BRIEF
Copy every line of the material word for word, leaving out the pictures.

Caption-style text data
++++++

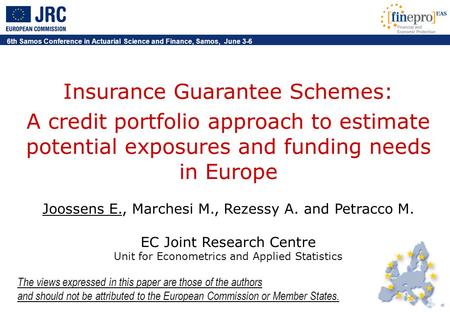 6th Samos Conference in Actuarial Science and Finance, Samos, June 3-6 Insurance Guarantee Schemes: A credit portfolio approach to estimate potential exposures.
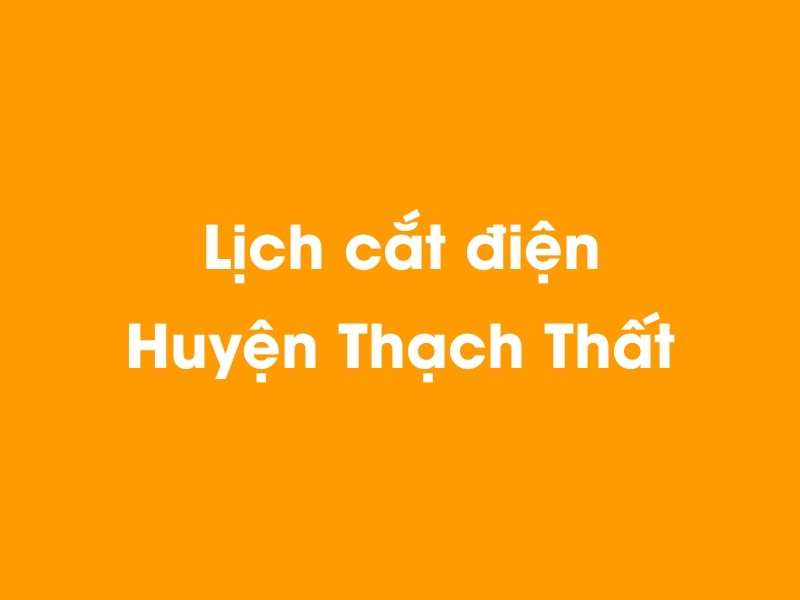 Lịch cúp điện Huyện Thạch Thất hôm nay 19/05/2024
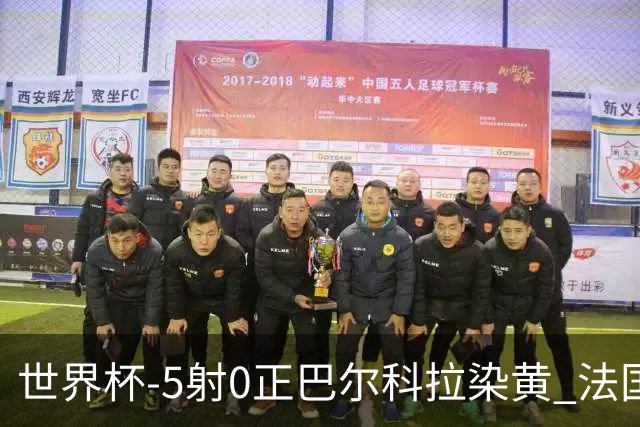 世界杯-5射0正巴尔科拉染黄 法国队半场暂0-0巴拉圭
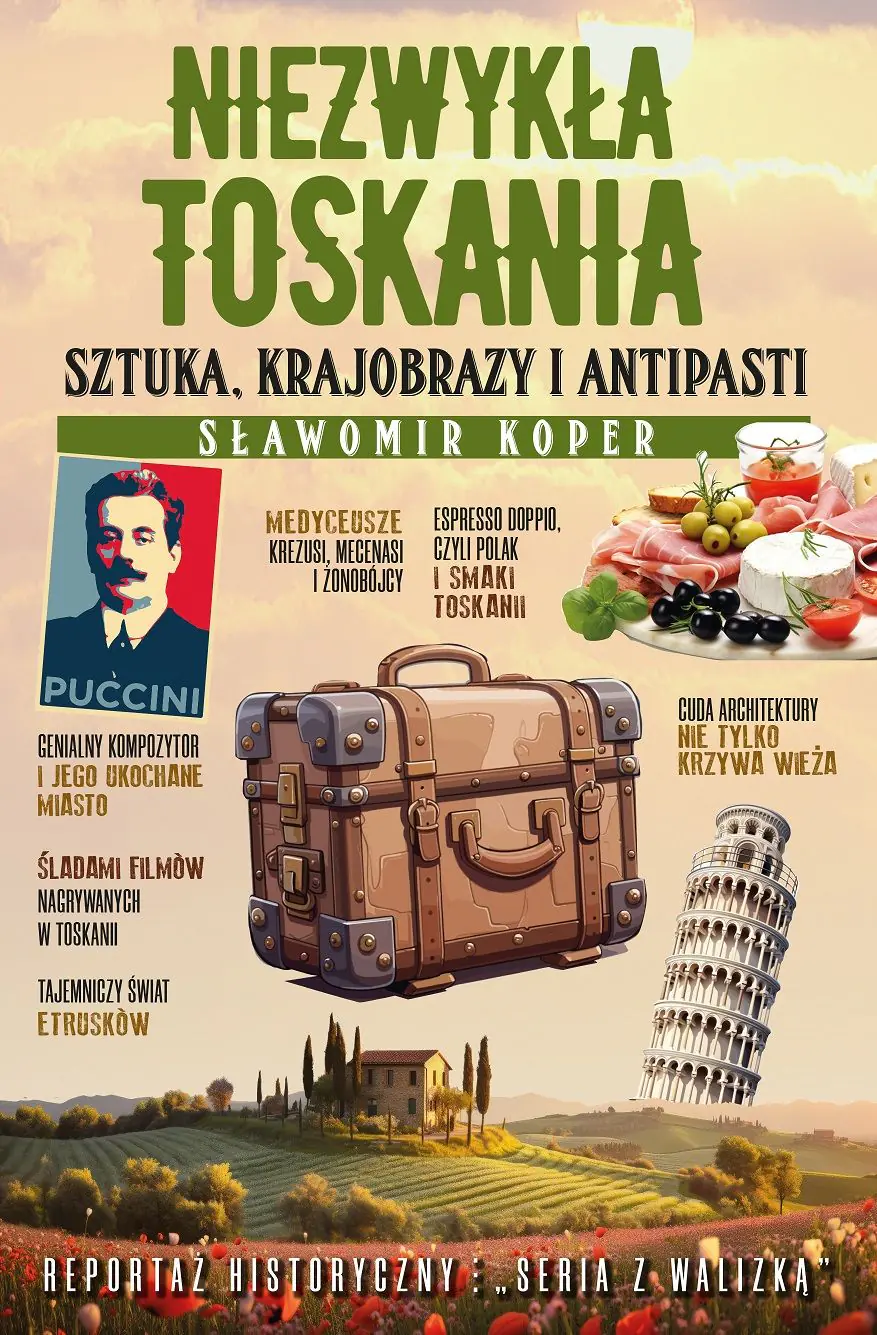 Książka - Niezwykła Toskania. Sztuka, krajobrazy i antipasti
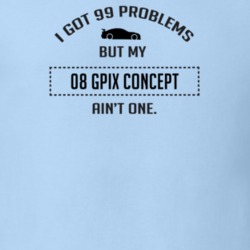 I Got 99 Problems But My Chevy GPiX Concept Ain't One Funny T Shirt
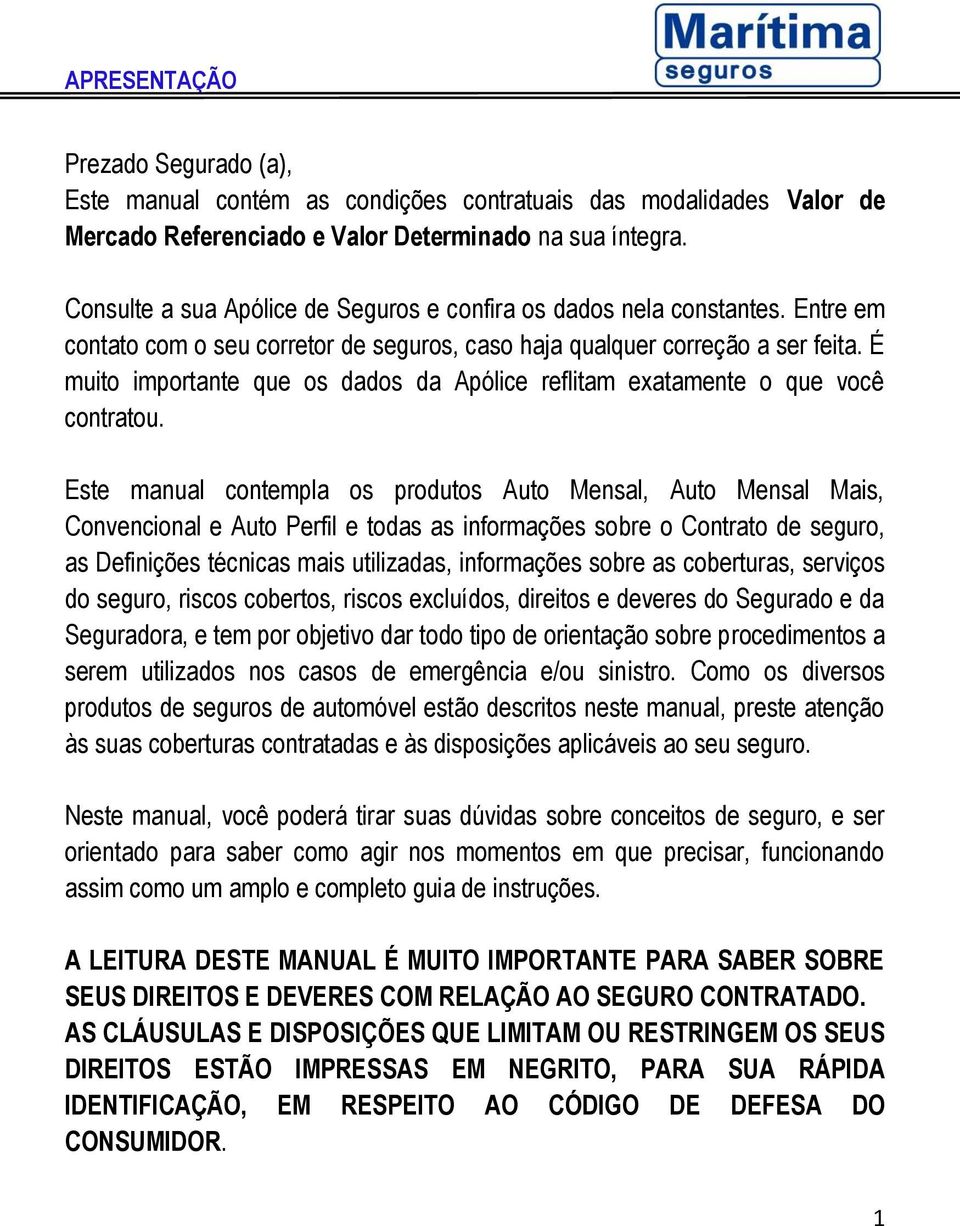 É muito importante que os dados da Apólice reflitam exatamente o que você contratou.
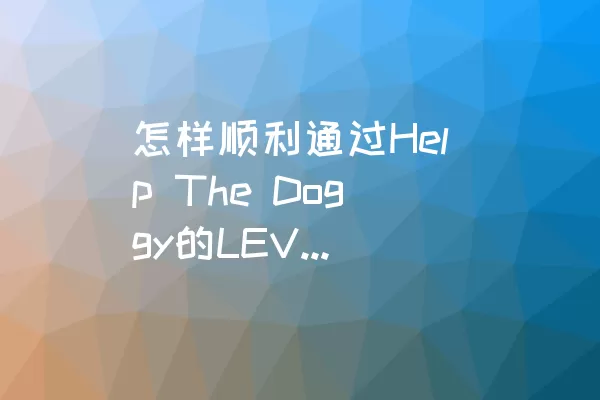 怎样顺利通过Help The Doggy的LEVEL 100呢？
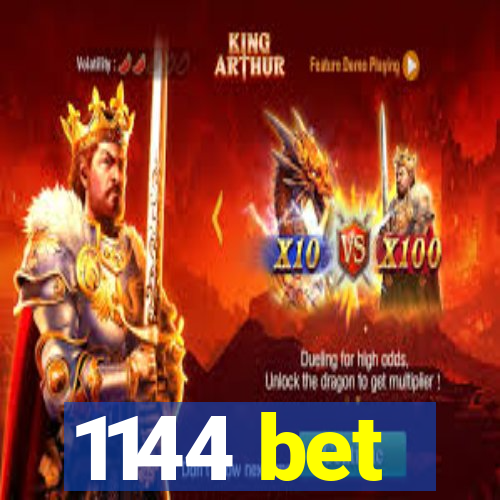 1144 bet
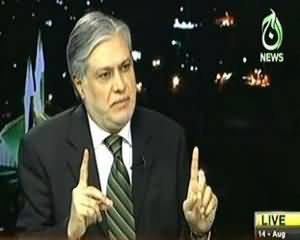 Islamabad Tonight (Ishaq Dar Exclusive) - 14th August 2013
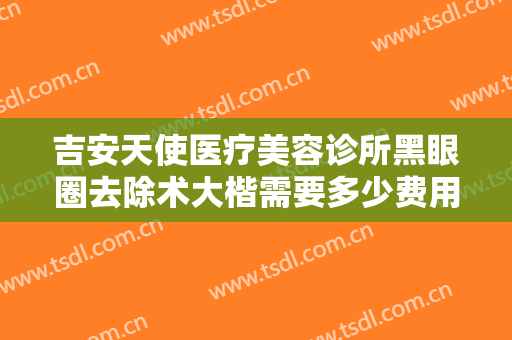 吉安天使医疗美容诊所黑眼圈去除术大楷需要多少费用?需要多久恢复?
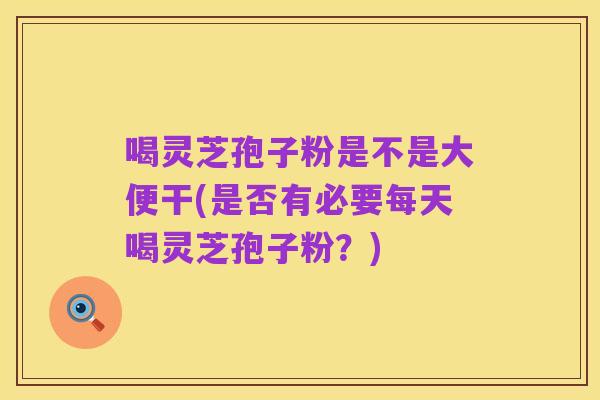 喝灵芝孢子粉是不是大便干(是否有必要每天喝灵芝孢子粉?)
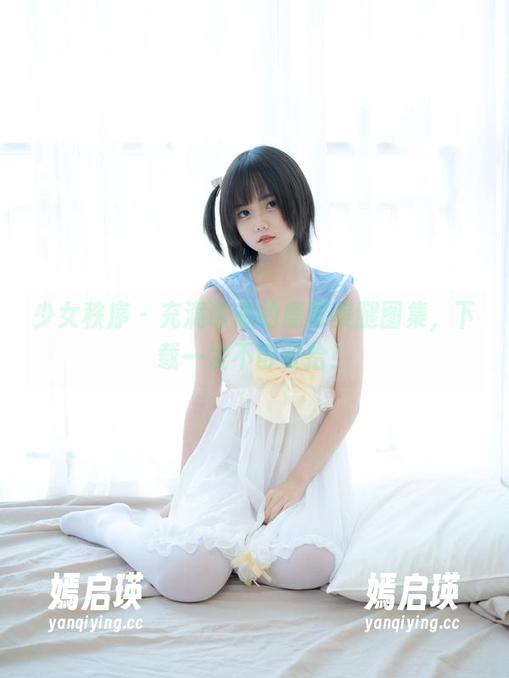 少女秩序-鹿可 少女秩序 - 充满诱惑的鹿可美腿图集,下载一发不可收拾!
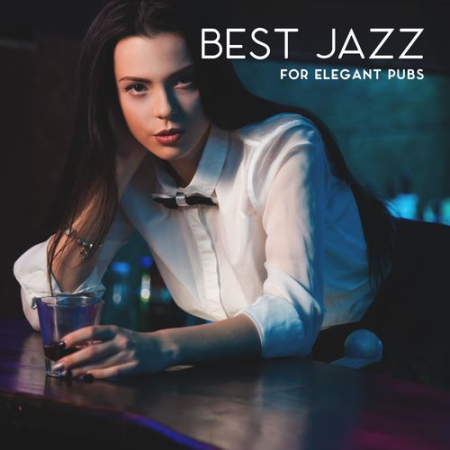 Restaurant Background Music Academy   Best Jazz for Elegant Pubs (2021)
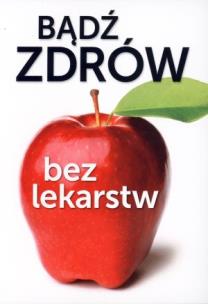 Okładka książki Bądź zdrów bez lekarstw (Wyd. 2014)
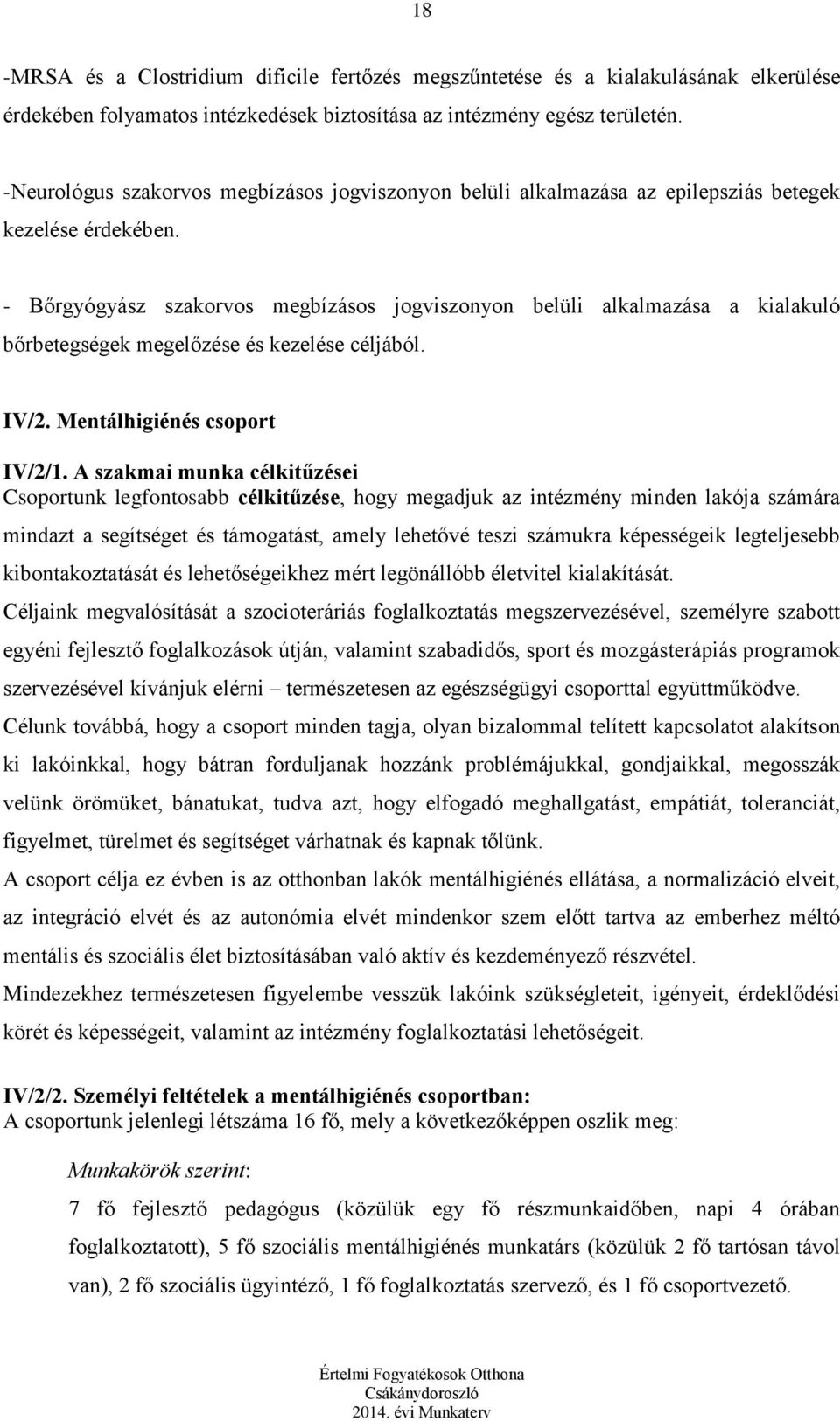 - Bőrgyógyász szakorvos megbízásos jogviszonyon belüli alkalmazása a kialakuló bőrbetegségek megelőzése és kezelése céljából. IV/2. Mentálhigiénés csoport IV/2/1.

++++++

YOUR SOLUTION
 6th Samos Conference in Actuarial Science and Finance, Samos, June 3-6 Insurance Guarantee Schemes: A credit portfolio approach to estimate potential exposures.
 Lịch cúp điện Huyện Thạch Thất hôm nay 19/05/2024
 世界杯-5射0正巴尔科拉染黄 法国队半场暂0-0巴拉圭
 Książka - Niezwykła Toskania. Sztuka, krajobrazy i antipasti
 I Got 99 Problems But My Chevy GPiX Concept Ain't One Funny T Shirt
 É muito importante que os dados da Apólice reflitam exatamente o que você contratou.
 怎样顺利通过Help The Doggy的LEVEL 100呢？
 1144 bet
 Islamabad Tonight (Ishaq Dar Exclusive) - 14th August 2013
 吉安天使医疗美容诊所黑眼圈去除术大楷需要多少费用?需要多久恢复?
 喝灵芝孢子粉是不是大便干(是否有必要每天喝灵芝孢子粉?)
 少女秩序-鹿可 少女秩序 - 充满诱惑的鹿可美腿图集,下载一发不可收拾!
 Restaurant Background Music Academy   Best Jazz for Elegant Pubs (2021)
 Okładka książki Bądź zdrów bez lekarstw (Wyd. 2014)
 - Bőrgyógyász szakorvos megbízásos jogviszonyon belüli alkalmazása a kialakuló bőrbetegségek megelőzése és kezelése céljából. IV/2. Mentálhigiénés csoport IV/2/1.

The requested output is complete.